The real changes to the tissue and the health benefits of the beef occur when the cattle begin to eat grain. When cattle eat just grass they cannot get Mad Cow (the consumer doesn’t want this); they have almost immeasurable levels of E. coli because acidosis does not occur in the gut. Read about the Cornell research at http://brcruminations.blogspot.com/2006_10_01_archive.html. There are no nutrient loading problems since manures are spread evenly daily and incorporated into the soil. Once you remove grain from the cattle raising equation, you eliminate plowing, petroleum based fertilizers, pesticides, herbicides, soil compaction, fossil fuels for tillage, harvest and transport.

The real compelling part of the story is that the fats in 100% grass-fed beef are much healthier for the human. The ratio of Omega 3 Omega 6 is very different in the grass versus grain fed and nearly a perfect 1:1 ratio.

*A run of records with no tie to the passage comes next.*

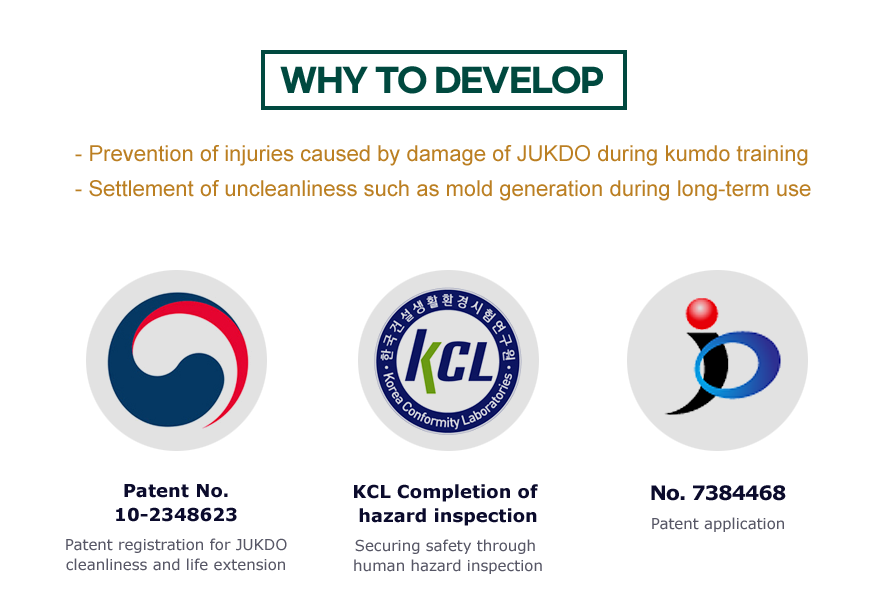 WHY TO DEVELOP

- Prevention of injuries caused by damage of JUKDO during kumdo training
- Settlement of uncleanliness such as mold generation during long-term use

한국건설생활환경시험연구원
KCL
Korea Conformity Laboratories

Patent No.
10-2348623
Patent registration for JUKDO cleanliness and life extension

KCL Completion of hazard inspection
Securing safety through human hazard inspection

No. 7384468
Patent application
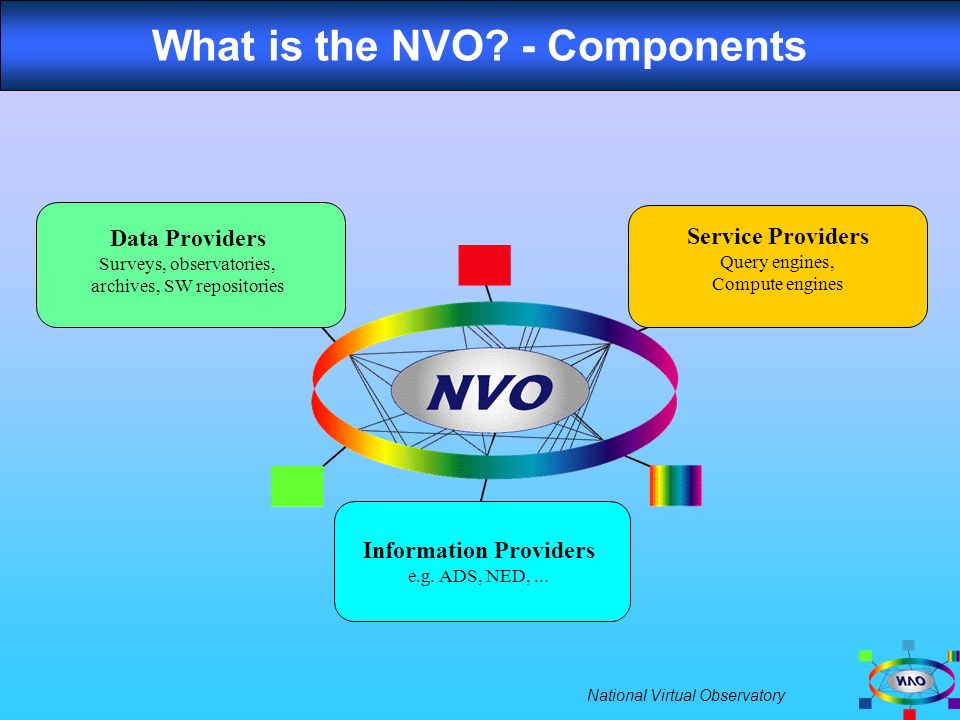 What is the NVO? - Components

Data Providers
Surveys, observatories, archives, SW repositories

Service Providers
Query engines, Compute engines

NVO

Information Providers
e.g. ADS, NED, ...

National Virtual Observatory

NVO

The “story” of 100% grass-fed and finished beef is a compelling story and most people will buy it. The only way that “grass-fed” can escape the “niche” status it has today, is if producers learn to produce gourmet beef on grass and then they put a great piece of beef in the hand of each consumer that buys the “story”.

The challenge today is that many consumers have heard pieces of the story and they find it compelling once they do-the challenge is how we produce enough quality beef to satisfy the demand. As I said to a restaurant crowd in NYC a while back, it took me 2 ½ years to grow the piece of meat you are eating tonight-from a gleam in my eye, to breeding the cow takes 2 ½ years to the plate-so it is hard to ramp up a product like this.

Today with fuel prices, many cattle men and woman are beginning to be open to other options. The feedlots are feeling the pinch and the time of opportunity is upon us. It is a rare time in history when the producer is demanding quality, clean (no antibiotics or hormones), healthy food and they are willing to pay for it-It is a time of opportunity for the cattle industry.